Dalla lettura e l’ascolto delle vicende dei migranti, scaturisce una profonda frustrazione che ci impedisce di cogliere appieno il dramma che si consuma nell’anima e nel corpo di ognuno di loro. A nessuno interessa il pietismo fine a se stesso, e nessuno è naturalmente portato all’esclusione, ma credo che le reazioni siano oramai dettate da un senso di confusione determinata da una puntuale produzione televisiva del dolore, fredda, commercialmente calcolata. È come se la televisione “uccidesse la morte” narrandone il contorno, con gli esiti didascalici delle dichiarazioni di circostanza, delle intenzioni, delle probabili soluzioni.
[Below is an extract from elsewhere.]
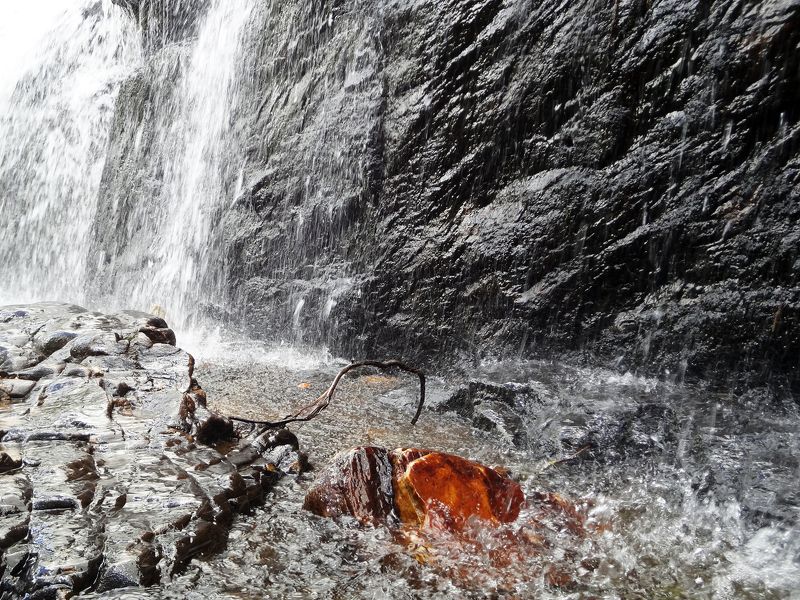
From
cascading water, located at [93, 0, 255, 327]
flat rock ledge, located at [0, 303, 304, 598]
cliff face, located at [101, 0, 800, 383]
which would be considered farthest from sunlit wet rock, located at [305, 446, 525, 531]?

Dovrebbero far parlare i migranti, per ore. Ascoltare le storie non come in uno spot televisivo, flash di umanità spalmati in pochi secondi, ma con l’intenzione di creare un confronto. Perché al confronto delle ricchezze si affianchi il confronto delle povertà.
Abbiamo (ovviamente generalizzo) sempre osservato ed ammirato la ricchezza degli altri, creando su quel presupposto una scala di valori che ha determinato scelte e comportamenti. In questa scala ideale abbiamo forse creduto di occupare i pioli più alti, lo sguardo rivolto verso l’alto, verso l’altrui ricchezza materiale. Ora la scala inizia a vibrare e sotto di noi si affollano “gli altri”, persone che non chiedono un euro per essere sepolte, ma chiedono di poter respirare la dignità della propria vita.
Chi paga? Domanda terrena, colma di pragmatismo ed apparente cinismo. Deve pagare chi può, perché se la ricchezza non è, e non deve essere, una colpa, non possiamo fare in modo che lo sia la povertà, la onesta povertà degli ultimi.
La scala vibrerà sempre più forte, non per la retorica delle mia affermazioni, ma per una ragione numerica, una banale ma fondamentale ragione numerica. L’affollamento degli ultimi, uomini e donne e bambini di un continente Africano usato ed abbandonato, potrebbe far rompere la scala; e pensiamo cosa sarebbe la nostra ricchezza e la nostra povertà.
Se morire è una colpa, se vivere è una colpa, se nascere è una colpa, può accadere di trovare un euro per ricaricarsi il telefonino e negarlo invece alla propria coscienza.